Vous êtes partis de Montréal vers le nord. Pas de programme établi, pas de destination précise. Juste partir a été suffisant. Passé Laval, vous vous êtes déjà sentis mieux. Un peu affamés peut-être, mais mieux. À l’approche de la sortie 23, vous avez vu le panneau indiquant Saint-Augustin. Vous avez tourné.
Quelques kilomètres de campagne, une petite route paisible; à bord de l’auto, la faim du monde se confirme. Le village de Saint-Augustin apparaît dans tout son relatif anonymat. Rue Saint-Augustin, une petite pancarte annonce: Le Saint-Augustin. On peut difficilement faire plus simple, comme ils disent au Lac.

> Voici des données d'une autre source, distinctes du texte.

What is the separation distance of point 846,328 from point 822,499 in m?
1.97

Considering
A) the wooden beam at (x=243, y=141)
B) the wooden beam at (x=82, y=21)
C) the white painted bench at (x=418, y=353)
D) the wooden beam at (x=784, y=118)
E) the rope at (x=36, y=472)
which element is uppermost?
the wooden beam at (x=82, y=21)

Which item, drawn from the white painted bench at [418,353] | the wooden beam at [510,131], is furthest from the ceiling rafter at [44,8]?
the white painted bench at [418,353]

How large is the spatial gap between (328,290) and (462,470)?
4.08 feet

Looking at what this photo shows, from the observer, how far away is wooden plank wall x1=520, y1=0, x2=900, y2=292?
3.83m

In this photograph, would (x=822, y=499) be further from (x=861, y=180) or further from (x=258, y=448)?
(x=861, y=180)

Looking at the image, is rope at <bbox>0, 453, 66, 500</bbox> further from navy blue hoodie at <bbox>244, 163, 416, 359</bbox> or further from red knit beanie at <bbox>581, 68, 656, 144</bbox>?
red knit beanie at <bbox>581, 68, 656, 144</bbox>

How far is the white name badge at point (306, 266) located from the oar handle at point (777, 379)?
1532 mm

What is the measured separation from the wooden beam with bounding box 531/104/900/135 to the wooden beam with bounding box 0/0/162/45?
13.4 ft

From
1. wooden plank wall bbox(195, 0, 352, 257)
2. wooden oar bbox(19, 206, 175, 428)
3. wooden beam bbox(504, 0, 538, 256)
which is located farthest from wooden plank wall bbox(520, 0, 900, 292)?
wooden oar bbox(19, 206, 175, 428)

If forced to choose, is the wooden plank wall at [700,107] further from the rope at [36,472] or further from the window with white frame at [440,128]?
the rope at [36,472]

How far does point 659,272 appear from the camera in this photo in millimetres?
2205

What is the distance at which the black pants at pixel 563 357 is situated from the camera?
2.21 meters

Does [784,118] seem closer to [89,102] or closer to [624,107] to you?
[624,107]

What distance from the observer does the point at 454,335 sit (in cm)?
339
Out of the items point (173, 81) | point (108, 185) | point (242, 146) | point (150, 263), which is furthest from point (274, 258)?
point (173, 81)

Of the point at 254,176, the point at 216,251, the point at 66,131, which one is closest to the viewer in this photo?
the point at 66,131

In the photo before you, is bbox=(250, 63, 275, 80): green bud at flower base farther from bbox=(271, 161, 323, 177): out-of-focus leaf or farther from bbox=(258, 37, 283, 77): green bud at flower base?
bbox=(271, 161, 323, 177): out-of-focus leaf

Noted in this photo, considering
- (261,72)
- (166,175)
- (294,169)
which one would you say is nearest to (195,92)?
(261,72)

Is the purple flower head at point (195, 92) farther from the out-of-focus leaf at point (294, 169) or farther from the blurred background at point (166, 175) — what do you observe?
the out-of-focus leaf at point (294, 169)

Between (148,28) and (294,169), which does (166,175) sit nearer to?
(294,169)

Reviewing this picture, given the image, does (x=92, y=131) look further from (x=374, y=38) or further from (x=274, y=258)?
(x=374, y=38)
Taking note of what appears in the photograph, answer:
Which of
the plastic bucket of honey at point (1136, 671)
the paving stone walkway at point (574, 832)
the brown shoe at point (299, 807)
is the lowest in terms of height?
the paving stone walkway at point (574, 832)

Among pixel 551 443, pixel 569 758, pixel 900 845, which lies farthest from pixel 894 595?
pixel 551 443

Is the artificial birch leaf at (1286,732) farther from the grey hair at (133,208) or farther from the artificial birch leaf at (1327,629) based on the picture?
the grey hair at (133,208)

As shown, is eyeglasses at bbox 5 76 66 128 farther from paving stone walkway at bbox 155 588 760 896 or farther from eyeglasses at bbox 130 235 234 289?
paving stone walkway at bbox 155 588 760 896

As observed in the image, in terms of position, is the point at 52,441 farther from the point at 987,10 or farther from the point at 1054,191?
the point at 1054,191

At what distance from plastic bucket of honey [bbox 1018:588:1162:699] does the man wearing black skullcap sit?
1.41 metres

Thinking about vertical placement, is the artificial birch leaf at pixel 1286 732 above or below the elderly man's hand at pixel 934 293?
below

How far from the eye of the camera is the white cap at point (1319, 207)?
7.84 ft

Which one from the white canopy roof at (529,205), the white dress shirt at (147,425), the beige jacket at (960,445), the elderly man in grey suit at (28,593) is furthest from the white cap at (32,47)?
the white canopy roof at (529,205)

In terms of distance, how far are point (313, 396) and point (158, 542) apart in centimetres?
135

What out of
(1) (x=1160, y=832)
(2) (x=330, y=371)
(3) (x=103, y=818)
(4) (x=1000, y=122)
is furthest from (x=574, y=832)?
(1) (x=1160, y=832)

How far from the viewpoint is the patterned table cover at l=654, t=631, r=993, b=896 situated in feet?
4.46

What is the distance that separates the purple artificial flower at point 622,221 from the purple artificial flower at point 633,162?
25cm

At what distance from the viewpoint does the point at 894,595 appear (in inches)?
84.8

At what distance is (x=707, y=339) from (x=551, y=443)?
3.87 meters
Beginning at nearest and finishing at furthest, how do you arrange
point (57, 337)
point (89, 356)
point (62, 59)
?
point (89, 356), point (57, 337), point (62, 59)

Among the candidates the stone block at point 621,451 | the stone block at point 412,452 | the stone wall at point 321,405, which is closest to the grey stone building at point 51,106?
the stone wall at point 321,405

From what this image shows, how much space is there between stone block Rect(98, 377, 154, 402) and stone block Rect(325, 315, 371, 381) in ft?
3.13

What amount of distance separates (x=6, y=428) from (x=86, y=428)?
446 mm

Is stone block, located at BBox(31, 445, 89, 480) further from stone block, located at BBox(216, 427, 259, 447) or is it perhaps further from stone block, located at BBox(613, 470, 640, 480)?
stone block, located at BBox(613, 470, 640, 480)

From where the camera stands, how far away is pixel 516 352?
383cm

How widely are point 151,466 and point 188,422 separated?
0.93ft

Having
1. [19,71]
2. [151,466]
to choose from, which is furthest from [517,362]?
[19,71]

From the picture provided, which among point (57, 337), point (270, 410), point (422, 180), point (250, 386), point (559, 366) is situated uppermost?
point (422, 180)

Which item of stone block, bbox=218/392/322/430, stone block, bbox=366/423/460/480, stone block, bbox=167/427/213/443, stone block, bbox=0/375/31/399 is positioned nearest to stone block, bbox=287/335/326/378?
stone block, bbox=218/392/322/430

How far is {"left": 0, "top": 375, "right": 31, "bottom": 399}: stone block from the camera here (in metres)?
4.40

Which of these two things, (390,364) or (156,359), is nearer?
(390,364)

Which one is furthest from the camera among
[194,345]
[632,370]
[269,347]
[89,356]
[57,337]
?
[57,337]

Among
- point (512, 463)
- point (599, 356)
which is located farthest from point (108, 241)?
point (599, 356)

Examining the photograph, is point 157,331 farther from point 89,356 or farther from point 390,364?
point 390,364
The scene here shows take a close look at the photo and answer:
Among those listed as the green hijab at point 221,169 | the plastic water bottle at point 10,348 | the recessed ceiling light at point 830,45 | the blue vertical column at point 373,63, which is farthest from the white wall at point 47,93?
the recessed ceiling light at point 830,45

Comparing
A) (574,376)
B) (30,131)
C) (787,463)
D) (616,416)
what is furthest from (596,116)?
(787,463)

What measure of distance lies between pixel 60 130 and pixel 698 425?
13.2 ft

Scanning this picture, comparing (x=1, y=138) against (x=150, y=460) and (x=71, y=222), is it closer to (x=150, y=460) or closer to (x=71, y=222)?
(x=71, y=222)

La maison est à l’échelle du village: minuscule. Les salles du bas et celles de l’étage supérieur le sont tout autant, évidemment. Par souci d’harmonie avec les lieux, Jean-Paul Giroux, le chef, est lui aussi assez modeste de taille, sorte de Marsupilami au sourire invitant. Toute cette modestie ambiante ne devrait pas vous inquiéter outre mesure si vous aimez autant que moi ces petits établissements sans prétention qui attachent plus d’importance à la cuisine qu’ils servent qu’à la magnificence du décor. Ici, en effet, vous goûterez de la grande cuisine.
Pour aller dans la petite salle du fond, on traverse littéralement la cuisine de monsieur Giroux. Pour qui fait mon travail, ce moment est toujours extrêmement intéressant. C’est ici que l’on vérifie, a priori ou a posteriori, la présence de l’un des ingrédients essentiels en cuisine: l’honnêteté. La cuisine de monsieur Giroux en est pleine, dans chaque coin, sous chaque casserole et au bout de tous ses ustensiles. Le talent et le bon goût aussi, ce qui ne gâche rien.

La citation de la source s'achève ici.